Historic Range: $89.83
Really well crafted and built to last, but a bit stiff for the trails and scrambling.
- Built of quality materials
- Really water resistant
- No heel
- Thinner sole leaves less cushion
- Sole is stiff
- Upper is thin but stiff
I was sent the Monterra from AKU for testing in exchange for a review. I chose the AKU Monterra because of the lower profile and no heel. I've worn zero drop shoes or sandals for years now and heels aren't my favorite. They put a slight tilt on my foot that I don't like and the heels also get caught on things when I don't want them to.
The Monterra looked like the perfect boot.
When I first tried on the Monterra, my first impressions were that it was a bit stiff and lacking on the padding. It seemed as though the padding was largely limited to the insert. I have a pair of AKU Tengus and the Tengus have a dense foam padding integrated into the rand. The Monterras do not.
I was interested in the Michelin sole. I wanted to see how it compared with the Vibram soles developed in Italy. Since the Monterra is also made in Italy, I wanted to know if Vibram had finally met its match. The Michelin soles were stiffer than I expected. The tread on them is sufficiently burly to dig in on the trail, but while scrambling over a boulder field, they were surprisingly slippery. This was on a dry day. I felt somewhat apprehensive jumping from rock to rock which, in my world, this is normally not a concern.
The comfort was also lacking while rock hopping. During high impact jumps, the boot felt somewhat abrasive to my flesh.
I took the boots out on several outings in the reserve near my house for the first two weeks. I also wore them to work during that period (people questioned my fashion sense for wearing hiking boots with the same ensemble that included slacks and a tie).
I didn't really feel much change in the boots. AKU prides itself on boots that are good to go right out of the box. I feel that the Monterras honor that expectation.
On a 5-mile hike over diverse terrain, my feet didn't notice hot spots per se. The boots just lacked a general comfort that I find so easily in most trail running shoes or crocs. That seems to be the conundrum; to find well built boots that will endure a fortuitous beating, but will still be as comfortable as trail runners.
The boot is stiff but thin. This affects the responsiveness. I hesitate to do big jumps in these boots because I know that my joints will pay for it.
The Michelin knobs are nice on dirt trails. They give you great traction and push off. However, on rocks, the boots do not grip as well as I had hoped they would.
Ease of Use: The boot slips on easily. I double tie the laces to ensure I remain safe.

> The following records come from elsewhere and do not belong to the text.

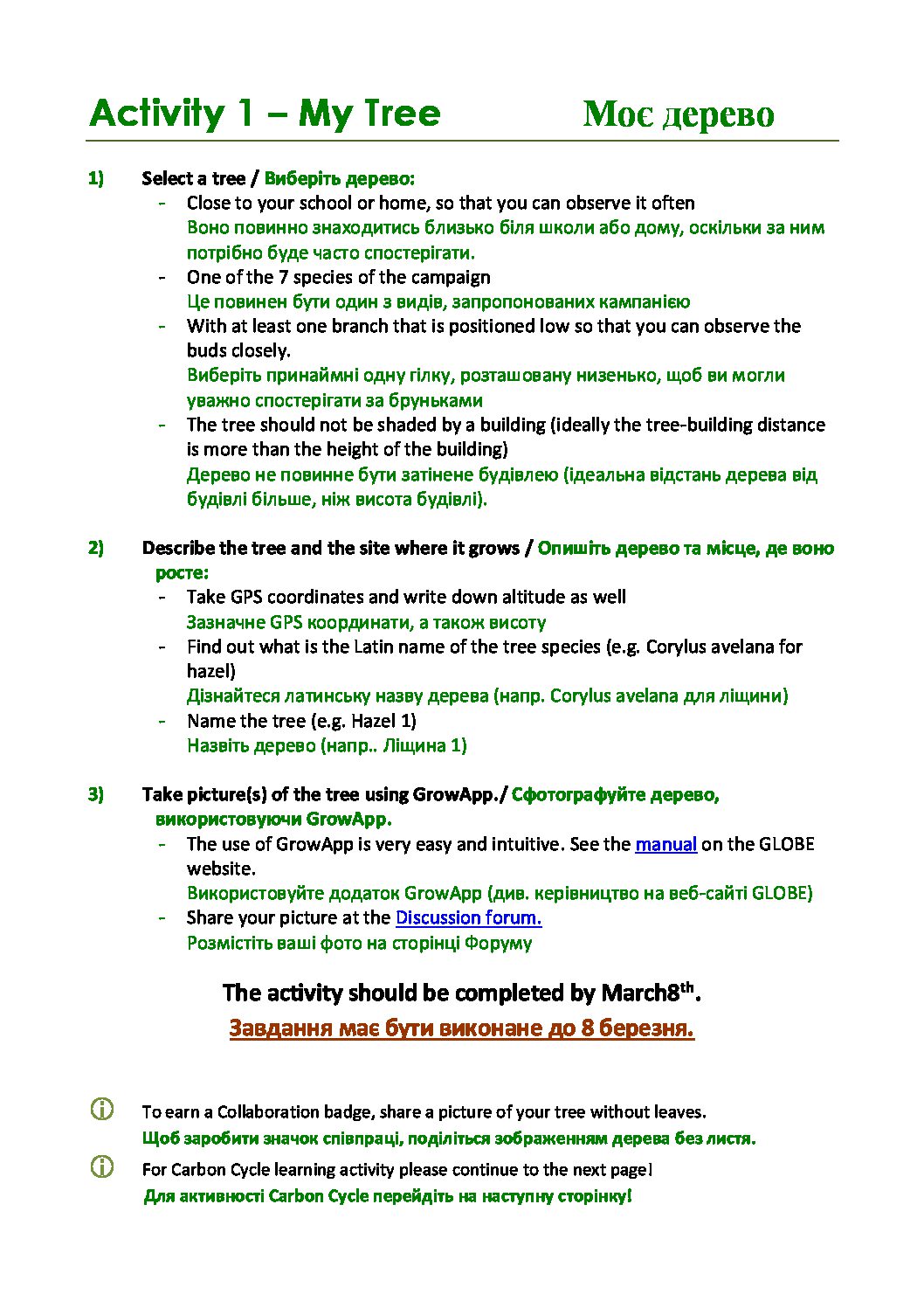 Activity 1 – My Tree Моє дерево

1) Select a tree / Виберіть дерево:

- Close to your school or home, so that you can observe it often
Воно повинно знаходитись близько біля школи або дому, оскільки за ним потрібно буде часто спостерігати.
- One of the 7 species of the campaign
Це повинен бути один з видів, запропонованих кампанією
- With at least one branch that is positioned low so that you can observe the buds closely.
Виберіть принаймні одну гілку, розташовану низенько, щоб ви могли уважно спостерігати за бруньками
- The tree should not be shaded by a building (ideally the tree-building distance is more than the height of the building)
Дерево не повинне бути затінене будівлею (ідеальна відстань дерева від будівлі більше, ніж висота будівлі).

2) Describe the tree and the site where it grows / Опишіть дерево та місце, де воно росте:

- Take GPS coordinates and write down altitude as well
Зазначне GPS координати, а також висоту
- Find out what is the Latin name of the tree species (e.g. Corylus avelana for hazel)
Дізнайтеся латинську назву дерева (напр. Corylus avelana для ліщини)
- Name the tree (e.g. Hazel 1)
Назвіть дерево (напр.. Ліщина 1)

3) Take picture(s) of the tree using GrowApp./ Сфотографуйте дерево, використовуючи GrowApp.

- The use of GrowApp is very easy and intuitive. See the manual on the GLOBE website.
Використовуйте додаток GrowApp (див. керівництво на веб-сайті GLOBE)
- Share your picture at the Discussion forum.
Розмістіть ваші фото на сторінці Форуму

The activity should be completed by March8$^{th}$.
Завдання має бути виконане до 8 березня.

To earn a Collaboration badge, share a picture of your tree without leaves.
Щоб заробити значок співпраці, поділіться зображенням дерева без листя.

For Carbon Cycle learning activity please continue to the next page!
Для активності Carbon Cycle перейдіть на наступну сторінку!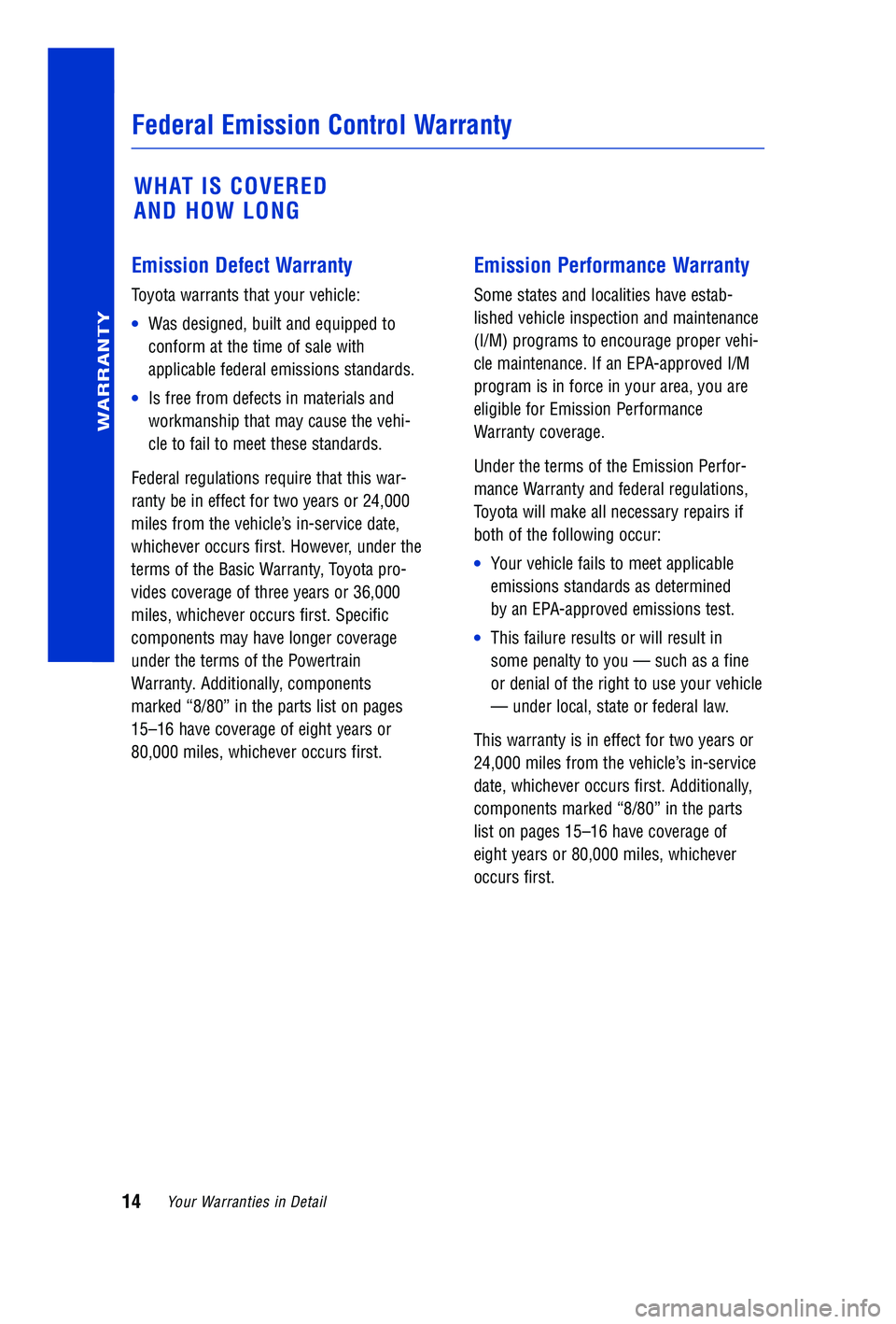 WARRANTY

Federal Emission Control Warranty

WHAT IS COVERED
AND HOW LONG

Emission Defect Warranty

Toyota warrants that your vehicle:

• Was designed, built and equipped to conform at the time of sale with applicable federal emissions standards.

• Is free from defects in materials and workmanship that may cause the vehicle to fail to meet these standards.

Federal regulations require that this warranty be in effect for two years or 24,000 miles from the vehicle's in-service date, whichever occurs first. However, under the terms of the Basic Warranty, Toyota provides coverage of three years or 36,000 miles, whichever occurs first. Specific components may have longer coverage under the terms of the Powertrain Warranty. Additionally, components marked "8/80" in the parts list on pages 15–16 have coverage of eight years or 80,000 miles, whichever occurs first.

Emission Performance Warranty

Some states and localities have established vehicle inspection and maintenance (I/M) programs to encourage proper vehicle maintenance. If an EPA-approved I/M program is in force in your area, you are eligible for Emission Performance Warranty coverage.

Under the terms of the Emission Performance Warranty and federal regulations, Toyota will make all necessary repairs if both of the following occur:

• Your vehicle fails to meet applicable emissions standards as determined by an EPA-approved emissions test.

• This failure results or will result in some penalty to you — such as a fine or denial of the right to use your vehicle — under local, state or federal law.

This warranty is in effect for two years or 24,000 miles from the vehicle's in-service date, whichever occurs first. Additionally, components marked "8/80" in the parts list on pages 15–16 have coverage of eight years or 80,000 miles, whichever occurs first.

14 Your Warranties in Detail

carmanualsonline.info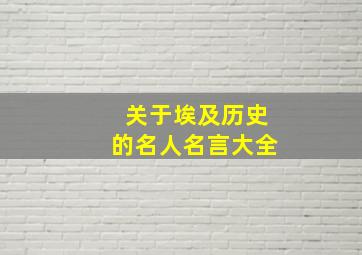 关于埃及历史
的名人名言大全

Construction and Durability:
The Monterras score high in this category. They are really well crafted and use quality materials. I've put them through some tough conditions this past month and they've always come out of each situation with minimal wear. The fact that the Monterras are made in Italy should not mean anything with respect to quality since a Chinese worker is just as capable of constructing something high quality as an Italian, and yet, I will say that the person who made my boots was an expert and took pride in their work. They really are well constructed. I can't see these boots coming apart any time soon.
I have used the Monterras on local trails, along the Saw Tooth Mountains at Lake Superior, climbing around Devil's Lake in Wisconsin. I have tested them over a one-month period so far during the fall.
The Monterras will likely appeal to some people who want a stiffer sole and a more minimal upper. For me, I appreciate something a bit more soft and with more cushion. Some people claim that they need that extra support or stiff rand. I hiked a week in the Wind River Range in Wyoming in a pair of Crocs and was happy as could be. The Monterras are well built and if you are looking for the qualities mentioned above, they might be the boot for you. For me, I find that I revert back to the AKU Tengu on my outings these days.
Disclosure: The reviewer received a sample of this product from the brand or its representatives in exchange for a review.